= Lifestyle causes of type 2 diabetes =

A number of lifestyle factors are known to be important to the development of type 2 diabetes including: obesity, physical activity, diet, stress, and urbanization. Excess body fat underlies 64% of cases of diabetes in men and 77% of cases in women. A number of dietary factors such as sugar sweetened drinks and the type of fat in the diet appear to play a role.

In one study, those who had high levels of physical activity, a healthy diet, did not smoke, and consumed alcohol in moderation had an 82% lower rate of diabetes. When a normal weight was included, the rate was 89% lower. In this study, a healthy diet was defined as one high in fiber, with a high polyunsaturated to saturated fat ratio, lower trans fats consumption, and a lower mean glycemic index.

==Dietary==
The composition of dietary fat intake is linked to diabetes risk; decreasing consumption of saturated fats and trans fatty acids while replacing them with unsaturated fats may decrease the risk. Sugar sweetened drinks appear to increase the risk of type 2 diabetes both through their role in obesity and potentially through a direct effect. A higher proportion of ultra-processed food in the diet was associated with a higher risk of type 2 diabetes in a large ten-year study published in 2019.

==Obesity==
Obesity has been found to contribute to approximately 55% of cases of type 2 diabetes; chronic obesity leads to increased insulin resistance that can develop into type 2 diabetes, most likely because adipose tissue (especially that in the abdomen around internal organs) is a source of several chemical signals, hormones and cytokines, to other tissues. Inflammatory cytokines such as TNFα may activate the NF-κB pathway which has been linked to the development of insulin resistance. Gene expression promoted by a diet of fat and glucose, as well as high levels of inflammation related cytokines found in the obese, can result in cells that "produce fewer and smaller mitochondria than is normal," and are thus prone to insulin resistance. Fat tissue has also been shown to be involved in managing much of the body's response to insulin and control of uptake of sugar. It secretes RBP4 which increases insulin resistance by blocking the action of insulin in muscle and liver. Fat cells also secrete adiponectin which acts in an opposite way to RBP4 by improving the action of insulin, however, engorged fat cells secrete it in lower amount than normal fat cells. The obese therefore may have higher level of RBP4 but lower level of adiponectin, both of which increase the risk of developing diabetes.

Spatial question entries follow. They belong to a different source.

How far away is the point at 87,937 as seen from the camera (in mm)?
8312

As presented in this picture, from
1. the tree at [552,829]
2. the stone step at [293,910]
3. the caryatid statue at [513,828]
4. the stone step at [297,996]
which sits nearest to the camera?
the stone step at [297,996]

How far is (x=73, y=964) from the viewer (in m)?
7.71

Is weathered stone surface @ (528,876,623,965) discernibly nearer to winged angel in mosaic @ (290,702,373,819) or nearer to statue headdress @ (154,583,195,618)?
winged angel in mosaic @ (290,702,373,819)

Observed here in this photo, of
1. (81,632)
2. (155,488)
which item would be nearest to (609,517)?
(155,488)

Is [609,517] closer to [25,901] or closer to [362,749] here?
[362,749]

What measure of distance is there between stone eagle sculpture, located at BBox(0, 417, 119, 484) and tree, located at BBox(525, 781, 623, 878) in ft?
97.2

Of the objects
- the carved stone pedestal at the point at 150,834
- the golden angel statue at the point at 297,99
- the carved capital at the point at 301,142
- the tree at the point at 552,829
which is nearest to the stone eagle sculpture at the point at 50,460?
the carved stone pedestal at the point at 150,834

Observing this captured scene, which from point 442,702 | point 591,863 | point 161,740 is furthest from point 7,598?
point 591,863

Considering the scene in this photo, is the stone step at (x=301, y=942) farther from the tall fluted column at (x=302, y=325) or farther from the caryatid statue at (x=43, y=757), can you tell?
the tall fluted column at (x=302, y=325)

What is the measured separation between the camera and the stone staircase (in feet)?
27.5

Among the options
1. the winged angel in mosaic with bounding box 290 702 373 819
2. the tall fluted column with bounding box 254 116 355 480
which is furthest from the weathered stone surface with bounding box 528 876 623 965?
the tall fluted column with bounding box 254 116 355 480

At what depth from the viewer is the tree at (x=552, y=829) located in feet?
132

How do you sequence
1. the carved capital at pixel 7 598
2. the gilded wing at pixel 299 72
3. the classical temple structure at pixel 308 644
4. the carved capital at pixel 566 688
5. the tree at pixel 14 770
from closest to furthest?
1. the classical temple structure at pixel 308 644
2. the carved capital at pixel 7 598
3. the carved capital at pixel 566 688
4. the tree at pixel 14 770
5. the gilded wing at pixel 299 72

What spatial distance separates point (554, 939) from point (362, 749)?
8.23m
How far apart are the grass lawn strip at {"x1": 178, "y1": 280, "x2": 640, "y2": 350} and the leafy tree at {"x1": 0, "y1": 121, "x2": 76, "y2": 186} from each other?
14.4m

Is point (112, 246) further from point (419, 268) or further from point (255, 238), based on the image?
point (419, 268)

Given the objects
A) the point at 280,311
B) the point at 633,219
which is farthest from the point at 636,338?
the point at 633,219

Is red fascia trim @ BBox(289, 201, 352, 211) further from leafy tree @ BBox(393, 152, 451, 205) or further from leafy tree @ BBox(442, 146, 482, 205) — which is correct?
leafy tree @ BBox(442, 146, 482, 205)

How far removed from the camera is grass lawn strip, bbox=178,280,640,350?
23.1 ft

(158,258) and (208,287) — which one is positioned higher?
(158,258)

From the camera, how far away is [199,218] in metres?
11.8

However, different fat tissues behave differently. Visceral fat, which is found around organs such as the intestines and liver, releases signalling molecules directly into blood heading into the liver where glucose is absorbed and processed, while subcutaneous fat under the skin is much less metabolically active. The visceral fat is located in the abdomen in the waist region, large waist circumference and high waist-to-hip ratio are therefore often used as indications of an increased risk of type 2 diabetes.

The increased rate of childhood obesity between the 1960s and 2000s is believed to have led to the increase in type 2 diabetes in children and adolescents.

==Sleep==
Studies have shown that a reduction in sleep is associated with a significant increase in the incidence of type 2 diabetes. This could account for the increased incidence of diabetes in developed countries in the last decades, since "the causes of this pandemic are not fully explained by changes in traditional lifestyle factors such as diet and physical activity", and "one behavior that seems to have developed during the past few decades and has become highly prevalent, particularly amongst Americans, is sleep curtailment".

In addition, it has been shown that certain minority populations, such as Native Hawaiians/Pacific Islanders or American Indians/Alaska Natives, report higher rates of suboptimal sleep, potentially leading to higher rates of type 2 diabetes.

==Prenatal environment==
Research also suggests intrauterine growth restriction (IUGR) or prenatal undernutrition (macro- and micronutrient) as another probable factor. Studies of those who were small or disproportionately thin or short at birth, or suffered prenatal exposure during period of famine such as the Dutch Hunger Winter (1944–1945) during World War II, have shown that they are prone to higher rates of diabetes.

==Other==
Environmental toxins may contribute to recent increases in the rate of type 2 diabetes. A weak positive correlation has been found between the concentration in the urine of bisphenol A, a constituent of some plastics, and the incidence of type 2 diabetes.